One possible solution is that scripts are stored as Lambda functions, since it look relatively easy to implement, but I am not sure is this good solution. Potentially there can be thousands of Lambda functions. Are there some limitations on maximum number of functions? I am afraid of separating user-defined functions from my own ones, and also mixing all the different tenants function in one place (since Lambda does not have some tree structure for defined functions). Also accidental change or deleting a user-defined function is possible…
Or to go with some embeded scripting?
Any opinion from AWS experts, please…
Upvotes: 0
Views: 364
Reputation: 323
IMHO, its best to avoid getting into situations, where in you have to accept code from outside (no control over input) of the system to run within your system. You are going to get too many calls from customers who want you to dev-test their poorly written scripts.
I have owned products that allow users to describe their schema for custom data sets that they'd like to import. The product integrates with known datasources, and transforms them to an internal schema. Additionally the product allows customers to import data from custom sources, and conditions to be described on attributes from such custom sources.
Have you considered modelling the conditional expressions (which your currently want evaluated through user defined scripts) within your product, and implement a back-end evaluation engine that evaluates the conditions on the relevant trigger? Depending on the outcome you, can trigger post actions (send notification email on your case). This should suffice for most scenarios.

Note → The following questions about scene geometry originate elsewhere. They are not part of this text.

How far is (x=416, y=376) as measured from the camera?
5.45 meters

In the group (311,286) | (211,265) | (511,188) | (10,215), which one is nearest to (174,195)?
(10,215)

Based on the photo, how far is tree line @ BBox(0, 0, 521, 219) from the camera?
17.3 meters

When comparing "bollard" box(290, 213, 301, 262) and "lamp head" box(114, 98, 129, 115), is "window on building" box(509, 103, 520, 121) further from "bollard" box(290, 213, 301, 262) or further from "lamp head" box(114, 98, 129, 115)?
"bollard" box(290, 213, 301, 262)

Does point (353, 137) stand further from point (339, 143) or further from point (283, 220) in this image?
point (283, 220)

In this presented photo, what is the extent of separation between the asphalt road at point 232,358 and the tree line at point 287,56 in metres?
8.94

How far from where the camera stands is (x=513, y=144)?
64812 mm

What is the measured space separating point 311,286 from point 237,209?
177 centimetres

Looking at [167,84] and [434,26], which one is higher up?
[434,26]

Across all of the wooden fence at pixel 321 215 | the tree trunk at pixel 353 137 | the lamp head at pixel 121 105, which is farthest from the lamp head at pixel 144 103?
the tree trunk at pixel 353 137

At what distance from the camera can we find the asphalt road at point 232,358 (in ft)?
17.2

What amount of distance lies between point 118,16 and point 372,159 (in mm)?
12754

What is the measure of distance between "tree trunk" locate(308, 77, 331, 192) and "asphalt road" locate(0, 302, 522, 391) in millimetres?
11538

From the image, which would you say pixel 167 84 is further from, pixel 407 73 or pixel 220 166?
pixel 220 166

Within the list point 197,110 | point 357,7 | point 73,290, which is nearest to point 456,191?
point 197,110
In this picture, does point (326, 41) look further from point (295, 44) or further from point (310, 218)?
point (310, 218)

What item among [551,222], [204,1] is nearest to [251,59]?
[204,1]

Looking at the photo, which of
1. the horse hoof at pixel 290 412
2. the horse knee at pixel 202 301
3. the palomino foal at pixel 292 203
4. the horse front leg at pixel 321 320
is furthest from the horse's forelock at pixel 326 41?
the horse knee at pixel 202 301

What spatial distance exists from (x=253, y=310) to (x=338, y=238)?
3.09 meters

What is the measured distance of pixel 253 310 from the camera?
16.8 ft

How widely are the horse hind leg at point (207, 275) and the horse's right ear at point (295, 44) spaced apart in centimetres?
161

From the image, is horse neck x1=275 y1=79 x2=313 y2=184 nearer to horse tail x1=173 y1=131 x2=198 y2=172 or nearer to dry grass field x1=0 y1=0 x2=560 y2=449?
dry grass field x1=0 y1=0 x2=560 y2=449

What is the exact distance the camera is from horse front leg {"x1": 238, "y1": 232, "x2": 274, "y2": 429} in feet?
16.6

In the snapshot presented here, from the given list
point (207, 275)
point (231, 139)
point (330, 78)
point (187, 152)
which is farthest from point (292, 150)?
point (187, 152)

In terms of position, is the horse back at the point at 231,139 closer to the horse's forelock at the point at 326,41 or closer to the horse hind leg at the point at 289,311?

Even if you absolutely must support some custom scripting in some rare scenario, Lambda is an inefficient choice. Its an overkill to create an execution environment for each script that you have to execute. You would have no control over your environment, if the no of scripts spiral out of control. Hosting a script execution environment would be the way to go.
Upvotes: 0
Reputation: 200860
It's hard to recommend anything without knowing more details about the data schema and the types of rules that would trigger an update, but can you store the rules in the database instead of hard coding them in user scripts? Then you could just have a single script that takes the updated data and checks if there are any rules that would result in a notification from the updated data.